**Goal**
Could you render the whole listing below as a numbered list, leaving out the blank lines?
[BEGIN]
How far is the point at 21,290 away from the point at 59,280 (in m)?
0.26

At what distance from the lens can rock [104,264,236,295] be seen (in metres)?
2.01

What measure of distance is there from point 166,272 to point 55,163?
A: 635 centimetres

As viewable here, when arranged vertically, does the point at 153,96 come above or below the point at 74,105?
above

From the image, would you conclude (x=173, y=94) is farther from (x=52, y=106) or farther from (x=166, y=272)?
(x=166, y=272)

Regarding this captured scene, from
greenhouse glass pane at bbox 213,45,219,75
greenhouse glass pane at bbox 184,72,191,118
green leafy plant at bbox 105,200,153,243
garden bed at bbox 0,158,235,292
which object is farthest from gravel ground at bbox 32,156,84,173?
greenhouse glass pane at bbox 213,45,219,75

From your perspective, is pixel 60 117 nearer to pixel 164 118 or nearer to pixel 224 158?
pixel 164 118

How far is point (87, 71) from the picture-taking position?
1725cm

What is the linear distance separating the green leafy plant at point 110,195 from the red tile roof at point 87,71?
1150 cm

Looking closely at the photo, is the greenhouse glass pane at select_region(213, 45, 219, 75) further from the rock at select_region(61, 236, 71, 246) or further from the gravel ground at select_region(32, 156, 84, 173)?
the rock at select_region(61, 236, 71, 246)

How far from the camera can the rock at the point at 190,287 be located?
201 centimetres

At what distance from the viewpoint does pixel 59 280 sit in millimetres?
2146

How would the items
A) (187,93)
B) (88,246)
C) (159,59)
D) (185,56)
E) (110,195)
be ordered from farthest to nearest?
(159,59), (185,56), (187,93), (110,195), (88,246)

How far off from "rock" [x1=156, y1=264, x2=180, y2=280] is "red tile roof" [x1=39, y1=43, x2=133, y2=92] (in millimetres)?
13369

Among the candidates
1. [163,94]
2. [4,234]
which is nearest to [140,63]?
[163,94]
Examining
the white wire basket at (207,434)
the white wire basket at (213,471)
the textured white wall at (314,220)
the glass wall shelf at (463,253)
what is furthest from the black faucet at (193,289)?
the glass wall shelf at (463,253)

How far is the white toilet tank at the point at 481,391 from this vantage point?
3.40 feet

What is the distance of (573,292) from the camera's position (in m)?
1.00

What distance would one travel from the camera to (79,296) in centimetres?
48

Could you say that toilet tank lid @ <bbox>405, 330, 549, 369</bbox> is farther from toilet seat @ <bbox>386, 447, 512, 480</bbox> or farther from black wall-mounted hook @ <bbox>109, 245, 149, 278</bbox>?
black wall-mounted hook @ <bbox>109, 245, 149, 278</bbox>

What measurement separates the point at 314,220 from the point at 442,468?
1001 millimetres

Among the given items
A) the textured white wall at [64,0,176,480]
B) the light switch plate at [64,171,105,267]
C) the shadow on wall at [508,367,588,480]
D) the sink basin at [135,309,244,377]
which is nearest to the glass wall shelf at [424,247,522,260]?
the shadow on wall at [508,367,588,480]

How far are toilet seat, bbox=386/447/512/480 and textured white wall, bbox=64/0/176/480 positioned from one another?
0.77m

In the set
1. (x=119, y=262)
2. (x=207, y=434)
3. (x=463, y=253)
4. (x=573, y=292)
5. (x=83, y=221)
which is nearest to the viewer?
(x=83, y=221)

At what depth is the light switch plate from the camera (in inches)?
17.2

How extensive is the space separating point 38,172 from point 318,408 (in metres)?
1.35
[END]
**Solution for this task**
1. How far is the point at 21,290 away from the point at 59,280 (in m)?
2. 0.26
3. At what distance from the lens can rock [104,264,236,295] be seen (in metres)?
4. 2.01
5. What measure of distance is there from point 166,272 to point 55,163?
6. A: 635 centimetres
7. As viewable here, when arranged vertically, does the point at 153,96 come above or below the point at 74,105?
8. above
9. From the image, would you conclude (x=173, y=94) is farther from (x=52, y=106) or farther from (x=166, y=272)?
10. (x=166, y=272)
11. Regarding this captured scene, from
12. greenhouse glass pane at bbox 213,45,219,75
13. greenhouse glass pane at bbox 184,72,191,118
14. green leafy plant at bbox 105,200,153,243
15. garden bed at bbox 0,158,235,292
16. which object is farthest from gravel ground at bbox 32,156,84,173?
17. greenhouse glass pane at bbox 213,45,219,75
18. From your perspective, is pixel 60 117 nearer to pixel 164 118 or nearer to pixel 224 158?
19. pixel 164 118
20. How far is point (87, 71) from the picture-taking position?
21. 1725cm
22. What is the linear distance separating the green leafy plant at point 110,195 from the red tile roof at point 87,71?
23. 1150 cm
24. Looking closely at the photo, is the greenhouse glass pane at select_region(213, 45, 219, 75) further from the rock at select_region(61, 236, 71, 246) or further from the gravel ground at select_region(32, 156, 84, 173)?
25. the rock at select_region(61, 236, 71, 246)
26. How far from the camera can the rock at the point at 190,287 be located?
27. 201 centimetres
28. At what distance from the viewpoint does pixel 59 280 sit in millimetres?
29. 2146
30. How would the items
31. A) (187,93)
32. B) (88,246)
33. C) (159,59)
34. D) (185,56)
35. E) (110,195)
36. be ordered from farthest to nearest?
37. (159,59), (185,56), (187,93), (110,195), (88,246)
38. How far off from "rock" [x1=156, y1=264, x2=180, y2=280] is "red tile roof" [x1=39, y1=43, x2=133, y2=92] (in millimetres)?
39. 13369
40. Among the candidates
41. 1. [163,94]
42. 2. [4,234]
43. which is nearest to [140,63]?
44. [163,94]
45. Examining
46. the white wire basket at (207,434)
47. the white wire basket at (213,471)
48. the textured white wall at (314,220)
49. the glass wall shelf at (463,253)
50. what is furthest from the black faucet at (193,289)?
51. the glass wall shelf at (463,253)
52. How far is the white toilet tank at the point at 481,391 from this vantage point?
53. 3.40 feet
54. What is the distance of (573,292) from the camera's position (in m)?
55. 1.00
56. What distance would one travel from the camera to (79,296) in centimetres?
57. 48
58. Could you say that toilet tank lid @ <bbox>405, 330, 549, 369</bbox> is farther from toilet seat @ <bbox>386, 447, 512, 480</bbox> or farther from black wall-mounted hook @ <bbox>109, 245, 149, 278</bbox>?
59. black wall-mounted hook @ <bbox>109, 245, 149, 278</bbox>
60. What measurement separates the point at 314,220 from the point at 442,468?
61. 1001 millimetres
62. Among the given items
63. A) the textured white wall at [64,0,176,480]
64. B) the light switch plate at [64,171,105,267]
65. C) the shadow on wall at [508,367,588,480]
66. D) the sink basin at [135,309,244,377]
67. which is nearest to the glass wall shelf at [424,247,522,260]?
68. the shadow on wall at [508,367,588,480]
69. How far are toilet seat, bbox=386/447/512/480 and textured white wall, bbox=64/0/176/480 positioned from one another?
70. 0.77m
71. In the set
72. 1. (x=119, y=262)
73. 2. (x=207, y=434)
74. 3. (x=463, y=253)
75. 4. (x=573, y=292)
76. 5. (x=83, y=221)
77. which is nearest to the viewer?
78. (x=83, y=221)
79. At what depth is the light switch plate from the camera (in inches)?
80. 17.2
81. How extensive is the space separating point 38,172 from point 318,408 (in metres)?
82. 1.35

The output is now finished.